SELECTED EXTRACT:
[start]

Expected Rate	Margin ±5%	Margin ±10%
50%	385 trials	97 trials
80%	246 trials	62 trials
95%	73 trials	19 trials

In practice: most papers use 20-50 trials (statistically weak but practically necessary).

Implementation (60 min)

Evaluation Framework

import numpy as np
from dataclasses import dataclass, field
from typing import Optional

@dataclass
class EvalResult:
    success: bool
    completion: float  # 0-1 partial progress
    steps: int
    collision: bool = False
    info: dict = field(default_factory=dict)

class PolicyEvaluator:
    """Systematic policy evaluation with statistical reporting."""

    def __init__(self, env, policy, max_steps=300):
        self.env = env
        self.policy = policy
        self.max_steps = max_steps

    def run_single_trial(self, seed=None) -> EvalResult:
        """Run a single evaluation trial."""
        if seed is not None:
            obs, _ = self.env.reset(seed=seed)
        else:
            obs, _ = self.env.reset()

        total_reward = 0
        for step in range(self.max_steps):
            action = self.policy.predict(obs)
            obs, reward, terminated, truncated, info = self.env.step(action)
            total_reward += reward

            if terminated or truncated:
                break

        return EvalResult(
            success=total_reward > 0,
            completion=min(1.0, max(0.0, total_reward)),
            steps=step + 1,
            info=info,
        )

    def evaluate(self, n_trials=50, seeds=None):
        """Run full evaluation with statistics."""
        if seeds is None:
            seeds = list(range(n_trials))

        results = []
        for i, seed in enumerate(seeds[:n_trials]):
            result = self.run_single_trial(seed=seed)
            results.append(result)
            if (i + 1) % 10 == 0:
                sr = sum(r.success for r in results) / len(results)
                print(f"  Trial {i+1}/{n_trials}: running SR = {sr:.1%}")

        return self._compute_statistics(results)

    def _compute_statistics(self, results):
        """Compute evaluation statistics with confidence intervals."""
        n = len(results)
        successes = sum(r.success for r in results)
        sr = successes / n

        # Wilson score confidence interval (better than Wald for small n)
        z = 1.96  # 95% CI
        denominator = 1 + z**2 / n
        center = (sr + z**2 / (2*n)) / denominator
        spread = z * np.sqrt((sr*(1-sr) + z**2/(4*n)) / n) / denominator
        ci_low = max(0, center - spread)
        ci_high = min(1, center + spread)

        completions = [r.completion for r in results]
        steps = [r.steps for r in results]

        stats = {
            "n_trials": n,
            "success_rate": sr,
            "ci_95": (ci_low, ci_high),
            "completion_mean": np.mean(completions),
            "completion_std": np.std(completions),
            "steps_mean": np.mean(steps),
            "steps_std": np.std(steps),
            "collision_rate": sum(r.collision for r in results) / n,
        }

        print("\n" + "="*50)

[end]

COLLECTED MATERIAL:
[start]

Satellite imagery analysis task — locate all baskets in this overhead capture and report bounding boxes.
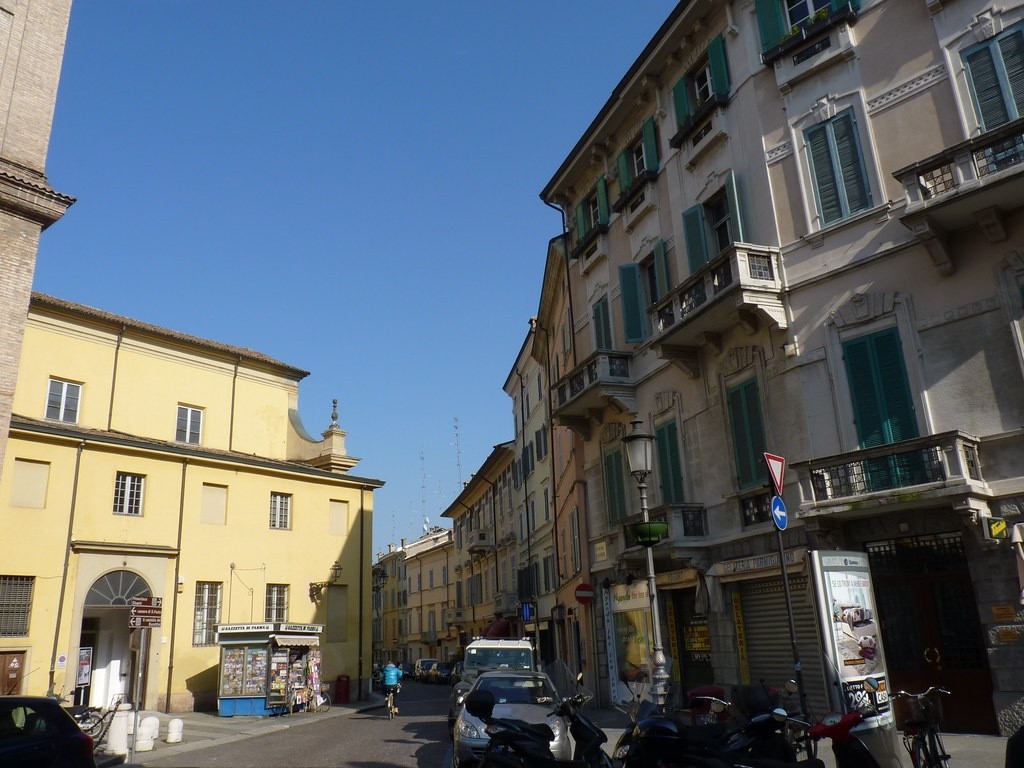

[end]

YOUR TASKS:
a - In the policy evaluation text, which confidence interval method does the statistics code use?
b - List every field defined in the EvalResult dataclass in the policy evaluation text.

ANSWERS FOR THE TASKS:
a - The Wilson score confidence interval.

b - success, completion, steps, collision, info